● **TAREA ASIGNADA 1**: Selecciona y copia cada línea de las entradas que contenga la palabra "When".

● **FRAGMENTO DE TEXTO**:
+-------+
5 de noviembre de 2014

¿Seréis capaces de abandonarlo?



Evangelio según San Lucas 14,25-33.


Junto con Jesús iba un gran gentío, y él, dándose vuelta, les dijo:
"Cualquiera que venga a mí y no me ame más que a su padre y a su madre, a su mujer y a sus hijos, a sus hermanos y hermanas, y hasta a su propia vida, no puede ser mi discípulo.
El que no carga con su cruz y me sigue, no puede ser mi discípulo.
¿Quién de ustedes, si quiere edificar una torre, no se sienta primero a calcular los gastos, para ver si tiene con qué terminarla?
No sea que una vez puestos los cimientos, no pueda acabar y todos los que lo vean se rían de él, diciendo:
'Este comenzó a edificar y no pudo terminar'.
¿Y qué rey, cuando sale en campaña contra otro, no se sienta antes a considerar si con diez mil hombres puede enfrentar al que viene contra él con veinte mil?
Por el contrario, mientras el otro rey está todavía lejos, envía una embajada para negociar la paz.
De la misma manera, cualquiera de ustedes que no renuncie a todo lo que posee, no puede ser mi discípulo.

COMENTARIO:

  En este Evangelio de san Lucas, vemos como mucha gente sigue a Jesús; pero el Maestro quiere que todos aquellos que se atreven  a caminar junto a Él, no lo hagan porque se han sentido atraídos por unas bellas palabras o por una insigne doctrina, sino porque han interiorizado su mensaje y, haciéndolo suyo con la razón y el corazón, han decidido, en libertad, ser sus discípulos.
+-------+
● **DATOS EXTRAÍDOS**:
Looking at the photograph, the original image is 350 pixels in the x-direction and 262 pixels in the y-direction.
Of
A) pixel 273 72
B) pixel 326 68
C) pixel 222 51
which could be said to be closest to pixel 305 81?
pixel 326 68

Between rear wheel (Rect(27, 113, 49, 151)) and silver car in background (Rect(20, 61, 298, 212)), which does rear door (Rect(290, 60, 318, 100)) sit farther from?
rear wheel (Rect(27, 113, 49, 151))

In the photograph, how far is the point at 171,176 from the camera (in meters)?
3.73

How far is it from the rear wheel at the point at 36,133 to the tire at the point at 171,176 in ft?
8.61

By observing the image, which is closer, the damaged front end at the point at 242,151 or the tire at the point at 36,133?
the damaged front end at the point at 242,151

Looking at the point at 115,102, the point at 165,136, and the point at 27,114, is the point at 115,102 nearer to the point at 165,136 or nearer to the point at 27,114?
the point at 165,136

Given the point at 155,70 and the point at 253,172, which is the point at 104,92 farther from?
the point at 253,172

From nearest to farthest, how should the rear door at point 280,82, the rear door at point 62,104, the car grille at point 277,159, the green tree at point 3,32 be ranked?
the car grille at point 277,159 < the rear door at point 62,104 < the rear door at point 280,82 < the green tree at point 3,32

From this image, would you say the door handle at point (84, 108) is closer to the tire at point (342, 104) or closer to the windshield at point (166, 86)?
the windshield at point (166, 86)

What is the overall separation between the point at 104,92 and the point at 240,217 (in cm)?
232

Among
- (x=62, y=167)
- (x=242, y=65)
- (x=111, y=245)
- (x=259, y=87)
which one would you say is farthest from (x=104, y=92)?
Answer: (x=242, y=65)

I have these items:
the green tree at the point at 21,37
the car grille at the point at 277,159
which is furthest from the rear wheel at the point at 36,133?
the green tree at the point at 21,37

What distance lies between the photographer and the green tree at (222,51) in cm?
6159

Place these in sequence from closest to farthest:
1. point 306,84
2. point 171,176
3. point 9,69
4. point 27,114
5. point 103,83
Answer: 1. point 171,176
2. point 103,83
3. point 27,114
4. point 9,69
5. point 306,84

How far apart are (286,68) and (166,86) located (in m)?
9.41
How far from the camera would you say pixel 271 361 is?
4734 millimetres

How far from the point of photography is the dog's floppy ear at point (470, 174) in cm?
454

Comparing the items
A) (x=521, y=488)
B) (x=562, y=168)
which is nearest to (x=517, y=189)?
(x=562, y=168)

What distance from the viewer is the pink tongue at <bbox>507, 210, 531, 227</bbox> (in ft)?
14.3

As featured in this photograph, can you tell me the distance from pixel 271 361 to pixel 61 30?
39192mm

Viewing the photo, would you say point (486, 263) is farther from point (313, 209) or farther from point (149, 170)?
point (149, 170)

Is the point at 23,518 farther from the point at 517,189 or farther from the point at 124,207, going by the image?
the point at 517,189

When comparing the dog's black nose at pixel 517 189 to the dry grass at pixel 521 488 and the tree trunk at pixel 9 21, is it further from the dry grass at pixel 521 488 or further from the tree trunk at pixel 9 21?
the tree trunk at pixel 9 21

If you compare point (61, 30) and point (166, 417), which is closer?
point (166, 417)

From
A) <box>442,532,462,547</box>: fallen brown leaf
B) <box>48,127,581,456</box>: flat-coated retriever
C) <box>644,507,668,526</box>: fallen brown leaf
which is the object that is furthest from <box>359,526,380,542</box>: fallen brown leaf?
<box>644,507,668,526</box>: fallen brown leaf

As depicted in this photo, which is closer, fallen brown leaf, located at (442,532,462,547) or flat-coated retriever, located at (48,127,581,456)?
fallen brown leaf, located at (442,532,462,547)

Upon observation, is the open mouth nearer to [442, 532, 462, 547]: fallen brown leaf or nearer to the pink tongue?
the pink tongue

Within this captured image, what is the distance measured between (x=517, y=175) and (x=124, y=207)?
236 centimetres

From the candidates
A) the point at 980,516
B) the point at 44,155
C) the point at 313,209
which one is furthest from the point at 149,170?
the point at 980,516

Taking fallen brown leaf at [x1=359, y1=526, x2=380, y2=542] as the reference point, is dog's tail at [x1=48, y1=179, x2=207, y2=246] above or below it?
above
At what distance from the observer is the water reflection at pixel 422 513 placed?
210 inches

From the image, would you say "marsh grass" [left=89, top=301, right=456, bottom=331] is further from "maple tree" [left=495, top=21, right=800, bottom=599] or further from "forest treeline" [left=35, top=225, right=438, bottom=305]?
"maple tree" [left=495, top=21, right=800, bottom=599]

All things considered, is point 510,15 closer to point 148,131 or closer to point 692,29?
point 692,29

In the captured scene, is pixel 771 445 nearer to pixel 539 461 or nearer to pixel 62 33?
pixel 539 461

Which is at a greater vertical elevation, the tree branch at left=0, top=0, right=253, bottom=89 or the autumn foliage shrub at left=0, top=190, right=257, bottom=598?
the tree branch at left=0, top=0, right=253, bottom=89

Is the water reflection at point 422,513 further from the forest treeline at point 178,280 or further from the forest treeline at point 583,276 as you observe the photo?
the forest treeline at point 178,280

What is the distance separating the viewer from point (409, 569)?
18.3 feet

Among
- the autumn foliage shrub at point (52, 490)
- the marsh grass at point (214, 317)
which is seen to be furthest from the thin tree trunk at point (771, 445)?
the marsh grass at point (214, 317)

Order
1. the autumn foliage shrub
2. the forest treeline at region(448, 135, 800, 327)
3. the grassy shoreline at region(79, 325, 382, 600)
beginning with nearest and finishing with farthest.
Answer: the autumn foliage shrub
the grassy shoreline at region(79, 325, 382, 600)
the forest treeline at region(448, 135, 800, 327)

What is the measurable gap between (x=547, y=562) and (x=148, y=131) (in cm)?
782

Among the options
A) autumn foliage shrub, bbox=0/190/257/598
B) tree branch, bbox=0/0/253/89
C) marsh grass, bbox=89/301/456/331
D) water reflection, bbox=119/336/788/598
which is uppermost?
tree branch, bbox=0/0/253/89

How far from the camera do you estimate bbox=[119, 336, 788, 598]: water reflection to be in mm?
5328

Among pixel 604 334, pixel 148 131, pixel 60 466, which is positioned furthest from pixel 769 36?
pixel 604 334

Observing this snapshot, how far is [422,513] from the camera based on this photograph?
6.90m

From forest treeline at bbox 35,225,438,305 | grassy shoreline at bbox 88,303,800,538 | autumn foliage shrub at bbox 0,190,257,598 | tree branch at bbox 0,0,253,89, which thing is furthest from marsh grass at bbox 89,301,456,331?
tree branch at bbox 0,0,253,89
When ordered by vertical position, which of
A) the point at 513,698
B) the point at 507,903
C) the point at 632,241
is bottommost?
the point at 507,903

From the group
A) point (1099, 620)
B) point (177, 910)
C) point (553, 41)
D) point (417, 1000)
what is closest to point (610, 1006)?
+-------+
● **TAREA ASIGNADA 2**: Reproduce completo el fragmento sobre el Evangelio según San Lucas, sin cambiar nada.

● **RESULTADO DE TAREA 1**:
When comparing the dog's black nose at pixel 517 189 to the dry grass at pixel 521 488 and the tree trunk at pixel 9 21, is it further from the dry grass at pixel 521 488 or further from the tree trunk at pixel 9 21?
When ordered by vertical position, which of

● **RESULTADO DE TAREA 2**:
5 de noviembre de 2014

¿Seréis capaces de abandonarlo?



Evangelio según San Lucas 14,25-33.


Junto con Jesús iba un gran gentío, y él, dándose vuelta, les dijo:
"Cualquiera que venga a mí y no me ame más que a su padre y a su madre, a su mujer y a sus hijos, a sus hermanos y hermanas, y hasta a su propia vida, no puede ser mi discípulo.
El que no carga con su cruz y me sigue, no puede ser mi discípulo.
¿Quién de ustedes, si quiere edificar una torre, no se sienta primero a calcular los gastos, para ver si tiene con qué terminarla?
No sea que una vez puestos los cimientos, no pueda acabar y todos los que lo vean se rían de él, diciendo:
'Este comenzó a edificar y no pudo terminar'.
¿Y qué rey, cuando sale en campaña contra otro, no se sienta antes a considerar si con diez mil hombres puede enfrentar al que viene contra él con veinte mil?
Por el contrario, mientras el otro rey está todavía lejos, envía una embajada para negociar la paz.
De la misma manera, cualquiera de ustedes que no renuncie a todo lo que posee, no puede ser mi discípulo.

COMENTARIO:

  En este Evangelio de san Lucas, vemos como mucha gente sigue a Jesús; pero el Maestro quiere que todos aquellos que se atreven  a caminar junto a Él, no lo hagan porque se han sentido atraídos por unas bellas palabras o por una insigne doctrina, sino porque han interiorizado su mensaje y, haciéndolo suyo con la razón y el corazón, han decidido, en libertad, ser sus discípulos.